It turns out that the γ terms, although they look like cohort effects, do not have an interpretation which is independent of the model. As Iain said, they do not have a life of their own. They only have a life – an interpretation – with respect to the structure of the model within which they are fitted, and with respect to the other parameters and the constraints. The γ terms are not independent cohort effects or any kind of independent estimate of a so-called cohort effect.
In conclusion here, we do not think that the γ terms describe cohort effects outside of the models; we do not think that they represent the cohort effects in any meaningful way.
With regards to smoothing, the CMI, when they presented the APCI model, smoothed all the parameters, the α, β, κ and the γ. But, as we have seen, only the α and the β terms exhibit sufficient regular behaviour that means they can be smoothed without making any material impact on the model. We ask the question: does it make sense to smooth the κ terms or the γ terms in the APCI model? We do not think it makes sense to smooth either of them because they do not exhibit smooth, regular behaviour.
In the CMI model, there is a smoothing parameter for κ called Sκ. There are corresponding S values for α, β and γ. When maximising the likelihood, it is the CMI maximising the penalised likelihood in the same way as we do here, and it has the smoothing penalty for κ based on the second differences. It multiplies this by the 10 to the power Sκ. It is applying fairly heavy smoothing for κ.
The value for Sκ is set subjectively. The CMI state in their working paper that it is up to the analyst to decide what value to pick for Sκ. They present the results taking a couple of different values.
What is the impact of smoothing κ if so far as we are concerned it ought not to be smooth? To quote from the CMI working paper: life expectancies produced by the APCI model are rather sensitive to the choice that is makes for the Sκ term, with the impact varying quite widely across the age range, with a particularly large impact at ages above 45.
Sκ has a large impact in part because, as we saw earlier, the κ terms do not have any particularly strong pattern. They do not have any particularly obvious trends that one could extrapolate or forecast. In fact, the κ term in the APCI model is really like a leftover collection of other aspects of the model. That is why the values are relatively small. That is why they do not show any particularly clear behaviour.

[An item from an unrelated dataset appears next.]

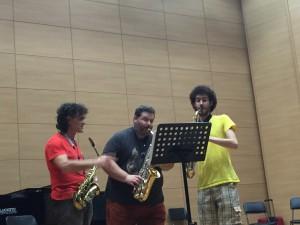 Masterclass Saxofono 119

I do not want to call it a residual because a residual has a clear meaning in statistics. If κ is like the leftover of other aspects of the model, and it is not applied with any kind of age modulation, should you be smoothing it at all? If you smooth something that is essentially a leftover that is very sensitive to other structural choices made in the model, then you are going to obtain some quite radical changes in direction if you try to forecast this smoothed entity. This is one reason why the life expectancies in the CMI’s working paper proved to be so sensitive to the choice of Sκ smoothing parameter
We turn our attention now to some value at risk considerations. One of the interesting things about longevity trend risk is it obviously unfolds over several decades over the remaining lifetime of your annuitant. It is a requirement of our regulations that we should look at all risks, including longevity trend risk, through this 1-year value at risk style prism.
What we did with the APCI model, and others, is we took the approach that we set out in our paper of 2014, where we take a model, we use it to simulate the following year’s mortality experience; we add this experience to the data; refit the model and then look at the forecast that comes out of it; value the liabilities under this forecast; and then repeat 1,000 times, 5,000 or, however, many times you want.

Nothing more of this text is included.